Write out all of the data below word for word, leaving out the pictures.

— begin —

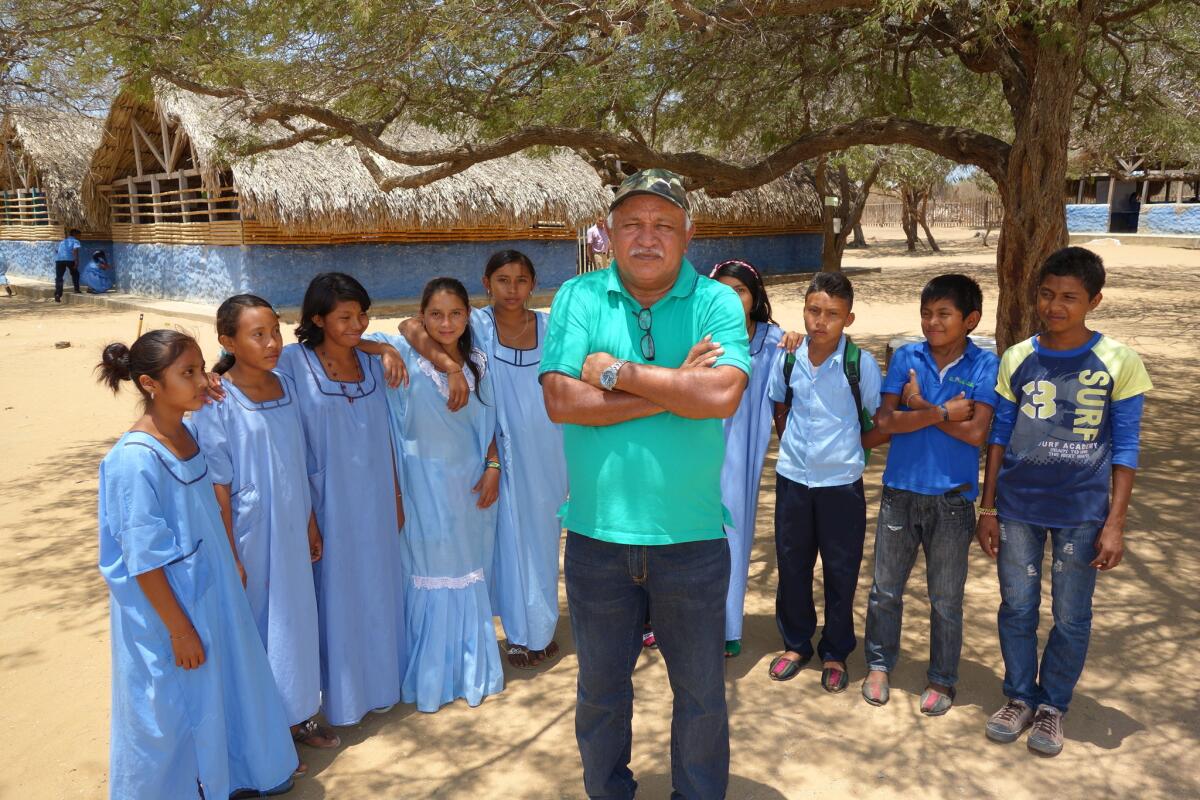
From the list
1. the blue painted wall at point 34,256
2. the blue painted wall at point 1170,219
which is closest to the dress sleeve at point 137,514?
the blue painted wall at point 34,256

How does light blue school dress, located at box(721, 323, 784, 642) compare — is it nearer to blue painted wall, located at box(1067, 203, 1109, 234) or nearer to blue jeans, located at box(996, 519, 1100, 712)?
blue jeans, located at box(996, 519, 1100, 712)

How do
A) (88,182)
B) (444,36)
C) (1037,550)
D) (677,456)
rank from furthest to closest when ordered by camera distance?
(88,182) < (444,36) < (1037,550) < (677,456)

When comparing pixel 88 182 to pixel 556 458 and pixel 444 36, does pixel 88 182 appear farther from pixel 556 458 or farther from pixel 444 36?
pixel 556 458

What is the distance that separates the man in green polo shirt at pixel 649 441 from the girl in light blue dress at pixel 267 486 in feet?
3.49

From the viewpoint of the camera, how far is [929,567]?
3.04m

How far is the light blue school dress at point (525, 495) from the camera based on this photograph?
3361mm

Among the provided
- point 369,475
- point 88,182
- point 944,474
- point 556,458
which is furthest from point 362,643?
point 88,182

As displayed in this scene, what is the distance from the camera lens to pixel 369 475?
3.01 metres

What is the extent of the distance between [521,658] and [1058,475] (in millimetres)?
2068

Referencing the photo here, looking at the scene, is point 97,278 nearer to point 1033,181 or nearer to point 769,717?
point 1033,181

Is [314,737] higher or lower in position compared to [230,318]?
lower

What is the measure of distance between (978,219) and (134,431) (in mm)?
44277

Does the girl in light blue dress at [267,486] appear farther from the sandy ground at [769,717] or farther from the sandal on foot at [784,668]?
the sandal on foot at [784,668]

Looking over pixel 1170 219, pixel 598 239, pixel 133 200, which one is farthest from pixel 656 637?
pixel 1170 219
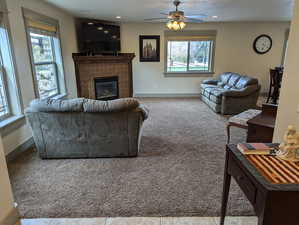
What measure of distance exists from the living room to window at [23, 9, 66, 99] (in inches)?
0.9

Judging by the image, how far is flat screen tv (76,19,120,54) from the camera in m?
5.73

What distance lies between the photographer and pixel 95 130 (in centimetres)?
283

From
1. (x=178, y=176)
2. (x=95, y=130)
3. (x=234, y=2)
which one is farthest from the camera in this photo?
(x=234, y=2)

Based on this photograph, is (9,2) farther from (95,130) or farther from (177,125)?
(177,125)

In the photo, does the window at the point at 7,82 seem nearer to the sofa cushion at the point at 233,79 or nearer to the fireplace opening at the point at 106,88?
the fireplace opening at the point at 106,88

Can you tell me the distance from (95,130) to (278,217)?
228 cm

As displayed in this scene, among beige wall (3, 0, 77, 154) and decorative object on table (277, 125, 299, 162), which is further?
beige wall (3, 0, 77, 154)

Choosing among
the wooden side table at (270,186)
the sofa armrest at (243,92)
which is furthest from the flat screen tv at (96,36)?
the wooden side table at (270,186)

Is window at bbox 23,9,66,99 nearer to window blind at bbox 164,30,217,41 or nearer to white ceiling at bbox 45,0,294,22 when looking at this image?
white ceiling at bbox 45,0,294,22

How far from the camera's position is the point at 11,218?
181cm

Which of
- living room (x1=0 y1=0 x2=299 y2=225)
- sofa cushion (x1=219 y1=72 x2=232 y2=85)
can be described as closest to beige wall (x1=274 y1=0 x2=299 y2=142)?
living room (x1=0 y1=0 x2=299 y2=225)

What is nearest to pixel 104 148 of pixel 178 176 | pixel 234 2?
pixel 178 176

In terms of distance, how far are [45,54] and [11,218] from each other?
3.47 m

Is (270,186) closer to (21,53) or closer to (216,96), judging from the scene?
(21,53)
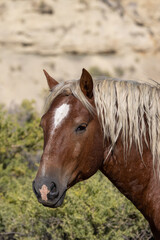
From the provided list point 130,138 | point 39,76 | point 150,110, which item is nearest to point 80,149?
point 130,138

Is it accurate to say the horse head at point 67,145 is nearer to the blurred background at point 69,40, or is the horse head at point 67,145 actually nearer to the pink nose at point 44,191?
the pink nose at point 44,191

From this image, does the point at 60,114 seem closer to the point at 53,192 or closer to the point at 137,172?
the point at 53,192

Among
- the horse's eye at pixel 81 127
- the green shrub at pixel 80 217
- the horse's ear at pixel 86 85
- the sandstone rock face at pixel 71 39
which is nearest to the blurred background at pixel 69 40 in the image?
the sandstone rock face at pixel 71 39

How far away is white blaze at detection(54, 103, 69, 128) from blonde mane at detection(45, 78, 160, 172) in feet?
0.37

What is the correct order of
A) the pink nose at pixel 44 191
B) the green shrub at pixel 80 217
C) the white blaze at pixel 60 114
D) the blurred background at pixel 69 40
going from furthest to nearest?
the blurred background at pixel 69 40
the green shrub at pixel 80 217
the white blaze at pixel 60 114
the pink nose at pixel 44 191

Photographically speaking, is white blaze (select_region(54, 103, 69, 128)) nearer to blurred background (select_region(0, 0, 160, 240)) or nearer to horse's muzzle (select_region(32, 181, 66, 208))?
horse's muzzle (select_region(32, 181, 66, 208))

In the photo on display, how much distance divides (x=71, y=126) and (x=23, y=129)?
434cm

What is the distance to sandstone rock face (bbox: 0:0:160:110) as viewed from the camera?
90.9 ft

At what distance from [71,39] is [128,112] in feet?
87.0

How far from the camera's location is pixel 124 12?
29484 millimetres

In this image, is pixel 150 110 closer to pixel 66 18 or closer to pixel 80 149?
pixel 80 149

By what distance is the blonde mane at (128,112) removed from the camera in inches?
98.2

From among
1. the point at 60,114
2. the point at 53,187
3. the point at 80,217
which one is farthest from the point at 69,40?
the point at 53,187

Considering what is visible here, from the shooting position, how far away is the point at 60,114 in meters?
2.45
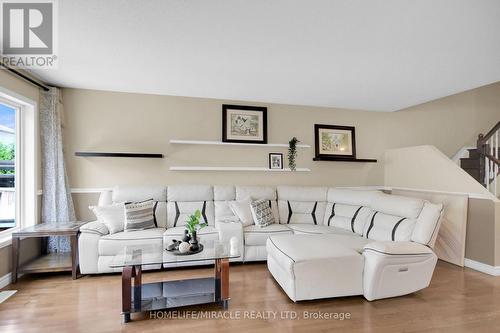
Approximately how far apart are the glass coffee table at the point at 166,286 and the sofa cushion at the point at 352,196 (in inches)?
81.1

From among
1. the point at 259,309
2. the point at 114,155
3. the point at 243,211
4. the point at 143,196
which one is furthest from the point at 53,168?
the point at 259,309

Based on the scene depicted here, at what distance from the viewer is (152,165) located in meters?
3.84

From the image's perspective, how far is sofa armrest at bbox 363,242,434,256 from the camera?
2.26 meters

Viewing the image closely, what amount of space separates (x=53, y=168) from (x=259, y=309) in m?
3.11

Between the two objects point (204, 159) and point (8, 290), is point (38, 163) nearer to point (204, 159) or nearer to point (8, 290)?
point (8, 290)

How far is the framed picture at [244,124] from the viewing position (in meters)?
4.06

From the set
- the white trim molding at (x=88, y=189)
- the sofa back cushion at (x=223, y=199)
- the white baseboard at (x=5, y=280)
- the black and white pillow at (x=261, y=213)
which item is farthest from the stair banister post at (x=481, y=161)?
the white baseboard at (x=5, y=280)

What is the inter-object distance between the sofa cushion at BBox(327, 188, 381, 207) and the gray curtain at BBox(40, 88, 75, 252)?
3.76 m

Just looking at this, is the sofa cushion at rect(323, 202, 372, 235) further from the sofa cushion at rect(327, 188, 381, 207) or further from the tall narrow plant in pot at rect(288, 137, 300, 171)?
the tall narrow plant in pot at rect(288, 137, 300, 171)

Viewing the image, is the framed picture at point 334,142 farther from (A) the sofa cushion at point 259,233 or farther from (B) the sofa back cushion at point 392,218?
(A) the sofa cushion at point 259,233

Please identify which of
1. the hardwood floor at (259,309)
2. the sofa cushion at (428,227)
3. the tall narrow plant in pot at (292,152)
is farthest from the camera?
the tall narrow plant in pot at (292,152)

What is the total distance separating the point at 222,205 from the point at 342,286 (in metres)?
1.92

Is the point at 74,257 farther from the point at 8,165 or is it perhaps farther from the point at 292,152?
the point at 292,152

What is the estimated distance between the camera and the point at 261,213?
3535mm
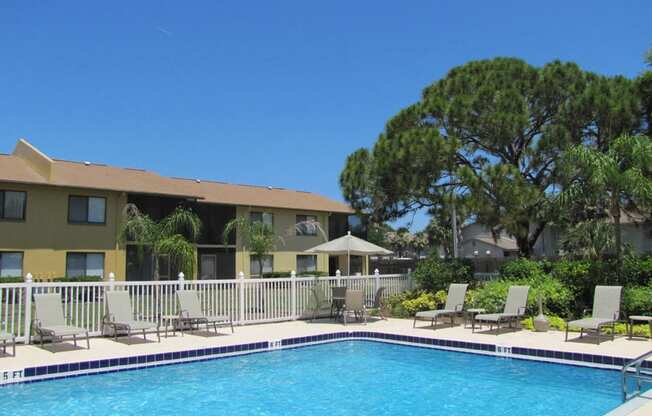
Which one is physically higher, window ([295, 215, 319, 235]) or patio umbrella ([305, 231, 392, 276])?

— end —

* _WRITTEN RESPONSE_
From the list
1. the blue painted wall at point 34,256
2. the blue painted wall at point 1170,219
which is closest to the dress sleeve at point 137,514?
the blue painted wall at point 34,256

How does light blue school dress, located at box(721, 323, 784, 642) compare — is it nearer to blue painted wall, located at box(1067, 203, 1109, 234) or nearer to blue jeans, located at box(996, 519, 1100, 712)?
blue jeans, located at box(996, 519, 1100, 712)

How do
A) (88,182)
B) (444,36)
C) (1037,550)
D) (677,456)
rank from furthest to closest when ordered by camera distance?
(88,182) < (444,36) < (1037,550) < (677,456)

When comparing pixel 88 182 to pixel 556 458 and pixel 444 36, does pixel 88 182 appear farther from pixel 556 458 or farther from pixel 444 36?
pixel 556 458

What is the distance that separates the man in green polo shirt at pixel 649 441 from the girl in light blue dress at pixel 267 486 in feet?
3.49

From the viewpoint of the camera, how far is [929,567]?
3.04m

How far is the light blue school dress at point (525, 495) from the camera based on this photograph?
3361mm

Among the provided
- point 369,475
- point 88,182
- point 944,474
- point 556,458
which is furthest from point 362,643?
point 88,182

As displayed in this scene, what is the distance from the camera lens to pixel 369 475?
3.01 metres

What is the extent of the distance between [521,658] and [1058,475] (in millimetres)?
2068

Referencing the photo here, looking at the scene, is point 97,278 nearer to point 1033,181 or nearer to point 769,717?
point 1033,181

Is [314,737] higher or lower in position compared to [230,318]?
lower

What is the measure of distance between (978,219) and (134,431) (in mm)?
44277

Does the girl in light blue dress at [267,486] appear farther from the sandy ground at [769,717] or farther from the sandal on foot at [784,668]?
the sandal on foot at [784,668]

Looking over pixel 1170 219, pixel 598 239, pixel 133 200, which one is farthest from pixel 656 637?
pixel 1170 219
What measure of distance exists from the living room to window at [23, 9, 66, 99] (in inches)?
0.9

Judging by the image, how far is flat screen tv (76,19,120,54) from the camera in m?
5.73

What distance lies between the photographer and pixel 95 130 (in centimetres)?
283

From
1. (x=178, y=176)
2. (x=95, y=130)
3. (x=234, y=2)
which one is farthest from the camera in this photo?
(x=234, y=2)

Based on this photograph, is (9,2) farther from (95,130) or farther from (177,125)?
(177,125)

In the photo, does the window at the point at 7,82 seem nearer to the sofa cushion at the point at 233,79 or nearer to the fireplace opening at the point at 106,88?
the fireplace opening at the point at 106,88

Can you tell me the distance from (95,130) to (278,217)?
228 cm

As displayed in this scene, among beige wall (3, 0, 77, 154) and decorative object on table (277, 125, 299, 162), which is further?
beige wall (3, 0, 77, 154)

Choosing among
the wooden side table at (270,186)
the sofa armrest at (243,92)
which is furthest from the flat screen tv at (96,36)?
the wooden side table at (270,186)

Is window at bbox 23,9,66,99 nearer to window blind at bbox 164,30,217,41 or nearer to white ceiling at bbox 45,0,294,22 when looking at this image?
white ceiling at bbox 45,0,294,22

How far from the camera's position is the point at 11,218?
181cm

Which of
- living room (x1=0 y1=0 x2=299 y2=225)
- sofa cushion (x1=219 y1=72 x2=232 y2=85)
can be described as closest to beige wall (x1=274 y1=0 x2=299 y2=142)?
living room (x1=0 y1=0 x2=299 y2=225)

What is nearest to pixel 104 148 of pixel 178 176 | pixel 234 2?
pixel 178 176

In terms of distance, how far are [45,54] and [11,218] from each other?
3.47 m

Is (270,186) closer to (21,53) or closer to (216,96), judging from the scene?
(21,53)
From the provided list point 130,138 | point 39,76 | point 150,110, which item is nearest to point 80,149?
point 130,138

Is it accurate to say the horse head at point 67,145 is nearer to the blurred background at point 69,40, or is the horse head at point 67,145 actually nearer to the pink nose at point 44,191?
the pink nose at point 44,191

From this image, does the point at 60,114 seem closer to the point at 53,192 or closer to the point at 137,172?
the point at 53,192

Among
- the horse's eye at pixel 81 127
- the green shrub at pixel 80 217
- the horse's ear at pixel 86 85
- the sandstone rock face at pixel 71 39
which is nearest to the blurred background at pixel 69 40 in the image?
the sandstone rock face at pixel 71 39

How far away is white blaze at detection(54, 103, 69, 128) from blonde mane at detection(45, 78, 160, 172) in feet?
0.37

What is the correct order of
A) the pink nose at pixel 44 191
B) the green shrub at pixel 80 217
C) the white blaze at pixel 60 114
D) the blurred background at pixel 69 40
going from furthest to nearest?
the blurred background at pixel 69 40
the green shrub at pixel 80 217
the white blaze at pixel 60 114
the pink nose at pixel 44 191

Photographically speaking, is white blaze (select_region(54, 103, 69, 128)) nearer to blurred background (select_region(0, 0, 160, 240)) or nearer to horse's muzzle (select_region(32, 181, 66, 208))?
horse's muzzle (select_region(32, 181, 66, 208))

In the photo on display, how much distance divides (x=71, y=126) and (x=23, y=129)?
434cm

What is the distance to sandstone rock face (bbox: 0:0:160:110) as viewed from the camera?
90.9 ft

At what distance from [71,39] is [128,112] in feet?
87.0

How far from the camera's location is pixel 124 12?
29484 millimetres

In this image, is pixel 150 110 closer to pixel 66 18 or closer to pixel 80 149?
pixel 80 149

By what distance is the blonde mane at (128,112) removed from the camera in inches?
98.2

From among
1. the point at 60,114
2. the point at 53,187
3. the point at 80,217
which one is farthest from the point at 69,40?
the point at 53,187

Considering what is visible here, from the shooting position, how far away is the point at 60,114 in meters?
2.45
Approximately how far apart are the glass coffee table at the point at 166,286 and the sofa cushion at the point at 352,196 (in inches)?
81.1

From among
1. the point at 259,309
2. the point at 114,155
3. the point at 243,211
4. the point at 143,196
which one is furthest from the point at 53,168?
the point at 259,309

Based on the scene depicted here, at what distance from the viewer is (152,165) located in meters?
3.84

From the image's perspective, how far is sofa armrest at bbox 363,242,434,256 from the camera?
2.26 meters

Viewing the image closely, what amount of space separates (x=53, y=168) from (x=259, y=309) in m?
3.11

Between the two objects point (204, 159) and point (8, 290), is point (38, 163) nearer to point (204, 159) or nearer to point (8, 290)?
point (8, 290)

How far is the framed picture at [244,124] from the viewing position (in meters)?
4.06

From the set
- the white trim molding at (x=88, y=189)
- the sofa back cushion at (x=223, y=199)
- the white baseboard at (x=5, y=280)
- the black and white pillow at (x=261, y=213)
which item is farthest from the stair banister post at (x=481, y=161)?
the white baseboard at (x=5, y=280)

What is the inter-object distance between the sofa cushion at BBox(327, 188, 381, 207) and the gray curtain at BBox(40, 88, 75, 252)?
3.76 m

Just looking at this, is the sofa cushion at rect(323, 202, 372, 235) further from the sofa cushion at rect(327, 188, 381, 207) or further from the tall narrow plant in pot at rect(288, 137, 300, 171)?
the tall narrow plant in pot at rect(288, 137, 300, 171)

Viewing the image, is the framed picture at point 334,142 farther from (A) the sofa cushion at point 259,233 or farther from (B) the sofa back cushion at point 392,218?
(A) the sofa cushion at point 259,233

Please identify which of
1. the hardwood floor at (259,309)
2. the sofa cushion at (428,227)
3. the tall narrow plant in pot at (292,152)
is farthest from the camera?
the tall narrow plant in pot at (292,152)

What is the total distance separating the point at 222,205 from the point at 342,286 (in metres)?
1.92

Is the point at 74,257 farther from the point at 8,165 or is it perhaps farther from the point at 292,152?
the point at 292,152

What is the estimated distance between the camera and the point at 261,213?
3535mm
Which one is physically higher, window ([295, 215, 319, 235]) or patio umbrella ([305, 231, 392, 276])?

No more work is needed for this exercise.